------ ページ本文 ------

とにかく、2ちゃんねるやその他掲示板に憤りを覚えました。音楽やめろとか、他にも酷いことをたくさん言われて、心無い言葉に傷ついちゃって。
家族がそれを理解してくれないのも辛かったです。親なんかはネットを知らないし。とにかく大変だった。
病気についてはどんなかんじですか。現状とか。
統合失調症と診断されましたね。減薬中で頑張ってます。
仕事とかはどうしてるんですか?
色々試行錯誤しながら頑張ってたんですけど、体力面の問題や勤めてた会社が潰れたり、色々ありました。鳴かず飛ばずな状況で困ってますね。B型就労支援にも通ったり、色々頑張ってみましたが難しい状況にあります。
外見だとわからない病気なので、オーバーワークを任されてしまったりすることがあって、大変ですね。
これからの目標は?
消失してますね。目標を持つと逆に良くないことが多くて。
音楽に対しては?
辛くなって離れていたんですけど、最近またモチベーションが戻ってきました。サブスクでアルバムを出そうかなと思っています。
音楽がなかったらどういう人生でしたか?
自分の言語化できない気持ちをアウトプットすることができなかったと思う。
唯一コミュニケーションがうまく行ったものが音楽かなと。

------ 元データ ------

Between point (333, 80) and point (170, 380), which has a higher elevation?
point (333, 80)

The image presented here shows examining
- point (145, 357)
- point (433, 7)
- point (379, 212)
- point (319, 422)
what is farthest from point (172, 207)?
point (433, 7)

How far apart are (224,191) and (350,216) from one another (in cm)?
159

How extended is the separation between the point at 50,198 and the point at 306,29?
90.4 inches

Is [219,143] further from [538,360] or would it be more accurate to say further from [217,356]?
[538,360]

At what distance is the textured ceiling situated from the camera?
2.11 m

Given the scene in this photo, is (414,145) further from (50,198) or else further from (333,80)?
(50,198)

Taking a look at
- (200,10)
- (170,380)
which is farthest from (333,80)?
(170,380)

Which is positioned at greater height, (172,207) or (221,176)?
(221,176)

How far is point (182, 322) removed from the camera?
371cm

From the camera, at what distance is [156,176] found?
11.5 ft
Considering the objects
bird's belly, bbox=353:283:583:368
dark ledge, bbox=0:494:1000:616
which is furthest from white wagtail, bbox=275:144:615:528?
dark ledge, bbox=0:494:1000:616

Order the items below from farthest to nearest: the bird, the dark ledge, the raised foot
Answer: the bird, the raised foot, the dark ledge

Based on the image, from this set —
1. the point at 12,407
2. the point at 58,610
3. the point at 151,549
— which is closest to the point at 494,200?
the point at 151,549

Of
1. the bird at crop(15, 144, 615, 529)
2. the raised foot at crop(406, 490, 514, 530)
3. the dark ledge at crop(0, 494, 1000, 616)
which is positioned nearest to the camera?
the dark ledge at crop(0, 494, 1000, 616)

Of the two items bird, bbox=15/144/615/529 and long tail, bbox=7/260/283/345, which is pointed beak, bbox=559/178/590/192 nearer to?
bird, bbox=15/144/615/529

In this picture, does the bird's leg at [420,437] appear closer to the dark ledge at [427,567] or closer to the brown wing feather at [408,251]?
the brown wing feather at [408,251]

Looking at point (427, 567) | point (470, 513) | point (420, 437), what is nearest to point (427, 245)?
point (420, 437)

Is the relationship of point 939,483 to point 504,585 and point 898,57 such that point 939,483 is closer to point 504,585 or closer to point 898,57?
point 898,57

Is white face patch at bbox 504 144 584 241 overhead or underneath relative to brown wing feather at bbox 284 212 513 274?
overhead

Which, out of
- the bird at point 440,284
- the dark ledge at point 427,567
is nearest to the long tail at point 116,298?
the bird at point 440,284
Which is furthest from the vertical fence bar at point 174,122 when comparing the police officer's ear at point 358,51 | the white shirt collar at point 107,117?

------

_課題一覧_
(A) 本文の「色々試行錯誤しながら」で始まる段落を、主な事実を残して短い箇条書きにまとめてください。
(B) 本文のうち、「?」で終わる文をすべて書き出してください。
(C) 本文から、「仕事とかはどうしてるんですか?」で始まり「自分の言語化できない気持ちをアウトプットすることができなかったと思う。」で終わる部分を、そのまま引用してください。

_解答一覧_
(A)
- 試行錯誤しながら働いてきたが、体力面の問題や勤めていた会社がつぶれるなど、色々あった
- 鳴かず飛ばずの状況で困っている
- B型就労支援に通うなど色々頑張ったが、難しい状況にある

(B)
- 仕事とかはどうしてるんですか?
- これからの目標は?
- 音楽に対しては?
- 音楽がなかったらどういう人生でしたか?

(C)
仕事とかはどうしてるんですか?
色々試行錯誤しながら頑張ってたんですけど、体力面の問題や勤めてた会社が潰れたり、色々ありました。鳴かず飛ばずな状況で困ってますね。B型就労支援にも通ったり、色々頑張ってみましたが難しい状況にあります。
外見だとわからない病気なので、オーバーワークを任されてしまったりすることがあって、大変ですね。
これからの目標は?
消失してますね。目標を持つと逆に良くないことが多くて。
音楽に対しては?
辛くなって離れていたんですけど、最近またモチベーションが戻ってきました。サブスクでアルバムを出そうかなと思っています。
音楽がなかったらどういう人生でしたか?
自分の言語化できない気持ちをアウトプットすることができなかったと思う。